Page text:

****

Dancing with the Survivors celebrates women who have defeated cancer

- "It was scary people don't really don't understand what comes into your mind when you are diagnosed," said Sara Erzen. 

Sara Erzen remembers that devastating phone call, finding a lump on her own led to a diagnoses of stage 3 breast cancer. She was 21 weeks pregnant at the time.

"It's hard because it's a time where you have to keep it together for your family," she said. "But there are those moments in the shower there are those moments behind closed doors where your game face comes off."

Not only do women like Sara fight for their health, but there is the cost of cancer that can be just as challenging.

Stephanie McKire, who was diagnosed with breast cancer at 52, was forced to go on disability and could barely make ends meet.

"Can't take care of our family, can't buy enough groceries," she said. "(It's) hard to deal with where your meals come from, when you are in treatment."

No one knows that better than Molly MacDonald. The mother of five was diagnosed after a financially draining divorce and during a job transition. Any money she had, went to pay the health insurance bill. She found herself in line at the food pantry.

****

Stored data entries
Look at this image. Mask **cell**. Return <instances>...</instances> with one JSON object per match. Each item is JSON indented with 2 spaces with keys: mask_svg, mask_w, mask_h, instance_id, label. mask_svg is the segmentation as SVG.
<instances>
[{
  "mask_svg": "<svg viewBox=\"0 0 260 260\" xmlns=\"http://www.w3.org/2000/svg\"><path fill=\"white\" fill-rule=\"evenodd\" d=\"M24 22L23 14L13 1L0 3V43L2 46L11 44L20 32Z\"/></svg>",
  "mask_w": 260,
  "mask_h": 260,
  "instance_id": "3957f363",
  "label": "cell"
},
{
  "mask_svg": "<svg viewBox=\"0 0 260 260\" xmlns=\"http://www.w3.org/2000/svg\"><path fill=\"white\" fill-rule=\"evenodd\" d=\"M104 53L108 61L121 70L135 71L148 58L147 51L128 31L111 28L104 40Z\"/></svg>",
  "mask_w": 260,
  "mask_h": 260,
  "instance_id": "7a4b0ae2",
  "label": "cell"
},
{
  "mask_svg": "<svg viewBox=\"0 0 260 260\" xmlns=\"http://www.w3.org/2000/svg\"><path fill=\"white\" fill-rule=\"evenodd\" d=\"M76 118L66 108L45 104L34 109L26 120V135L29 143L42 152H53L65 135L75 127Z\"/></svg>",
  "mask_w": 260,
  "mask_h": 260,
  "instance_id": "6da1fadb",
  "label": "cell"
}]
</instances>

****

Work task A: In the cancer survivors article, how many weeks pregnant was Sara Erzen at the time of her diagnosis?
Work task B: Please write what comes next in the cancer survivors article, picking up after its final sentence.
These records come from a separate source.

Exercise response A: 21 weeks.

Exercise response B:
"I met a lot of working women in treatment with similar financial problems," said MacDonald, the founder and CEO of the Pink Fund. "The social worker couldn't come up with a solution to the problems. I decided when I couldn't get help, it was for me to give help. And by this November we will have paid out more than $3 million in non-medical bills, patients housing and insurance."

MacDonald is the founder of The Pink Fund, which provides financial support to women and their families during breast cancer treatment. One of their largest fundraisers - the 'Dancing with the Survivors' event, is on October 5th.

"We wanted to share that story. We wanted to share it in a way that women could experience becoming a woman again," she said. "After cancer, you have lost your breasts, sometimes you have lost your hair, and you sometimes feel like you lost your femininity but the dance floor is a very good place to let it come out."

The Pink Fund was there for Stephanie as she worked to beat their cancer. And now both Sara and Stephanie they are giving back - spending hours dancing and practicing for their big performance.

"It is a great way to showcase my new normal - my new healthy body and my new life I have post treatment," McKire said.

"Doing this is an excellent opportunity to become reacquainted with - not even the women who I was before, but the one who I can be," Erzen said. "You go from someone who can barely sit up in a chair to someone who is dancing."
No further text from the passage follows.